Isaiah Allen told the Dallas Morning News he was in his apartment when he heard what he thought was a deafening thunderclap. “I saw that the crane had actually fell straight through the building and had destroyed a good eight to 10 apartments and so there’s like floors and stuff falling through,” he said.
Allen told the paper he saw a bloodied woman trapped in her apartment on the second floor.
Yesenia Bosquez’s family had moved into their top-floor apartment just two weeks ago. She returned from a shopping trip to find her apartment, where she’d left her husband, Jay, to recover from a shoulder injury, crushed by the twisted metal.
It took about 30 minutes for authorities to tell her that her husband had been rescued alive and had been holding their dog while medics worked on his injuries.
“It felt like a year,” Bosquez said.
Video shows that the downed crane ripped a large hole in the east side of the building and landed on an adjacent parking garage.

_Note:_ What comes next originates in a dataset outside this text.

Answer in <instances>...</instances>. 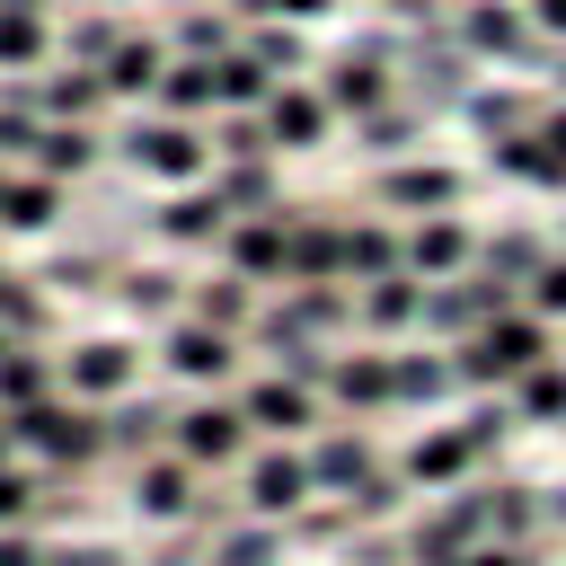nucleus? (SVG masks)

The company that owned the crane, Bigge Crane and Rigging Co., said in a statement it was mobilizing personnel to the site to find out more about the crane collapse and would cooperate with any investigation.
Evans said “every single level of the parking garage in part has collapsed” and that multiple vehicles were damaged. He said he was not sure if anybody was in the garage at the time of the collapse.
Rescue personnel used dogs to try to find people who might be trapped inside the rubble.